> **Provided entries**

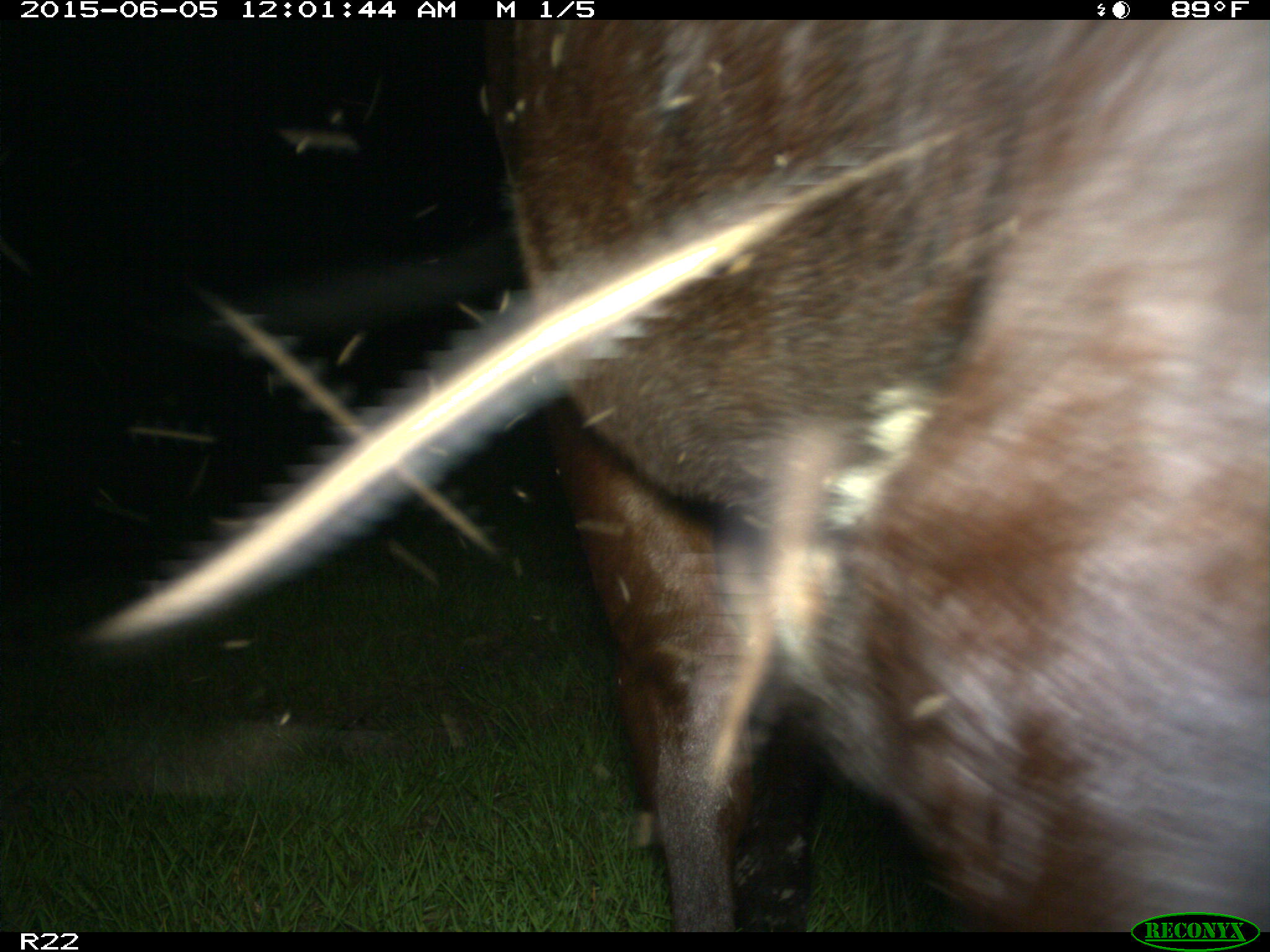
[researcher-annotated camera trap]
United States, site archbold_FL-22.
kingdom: Animalia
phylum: Chordata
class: Mammalia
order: Artiodactyla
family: Bovidae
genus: Bos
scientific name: Bos taurus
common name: domestic cow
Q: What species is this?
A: Bos taurus (domestic cow).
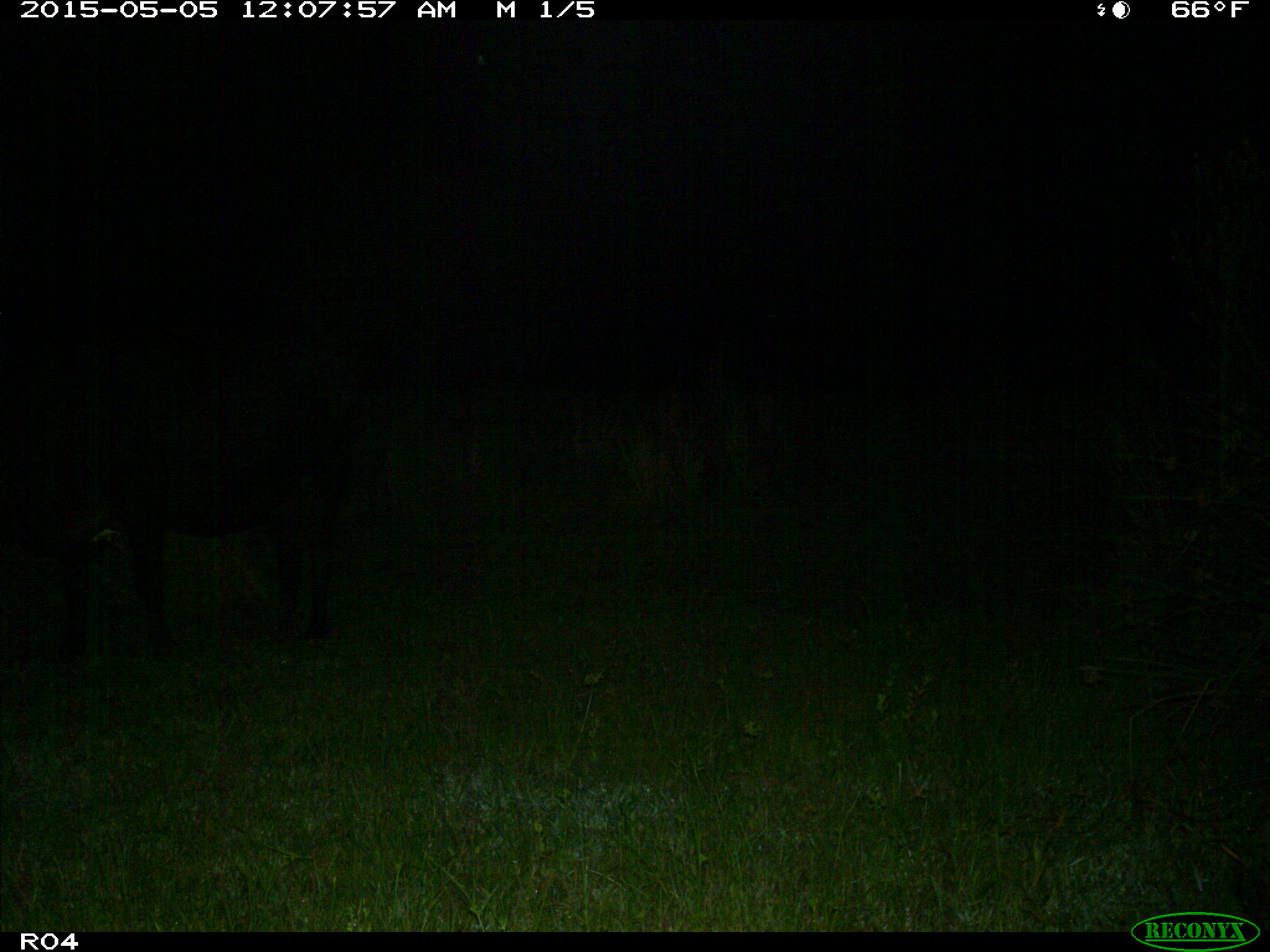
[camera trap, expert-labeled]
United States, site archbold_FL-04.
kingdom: Animalia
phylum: Chordata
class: Mammalia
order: Artiodactyla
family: Bovidae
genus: Bos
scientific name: Bos taurus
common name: domestic cow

> **Instructions for the task**
The records must appear again word for word, though none of their pictures should.

> **Answer space**
[researcher-annotated camera trap]
United States, site archbold_FL-22.
kingdom: Animalia
phylum: Chordata
class: Mammalia
order: Artiodactyla
family: Bovidae
genus: Bos
scientific name: Bos taurus
common name: domestic cow
Q: What species is this?
A: Bos taurus (domestic cow).
[camera trap, expert-labeled]
United States, site archbold_FL-04.
kingdom: Animalia
phylum: Chordata
class: Mammalia
order: Artiodactyla
family: Bovidae
genus: Bos
scientific name: Bos taurus
common name: domestic cow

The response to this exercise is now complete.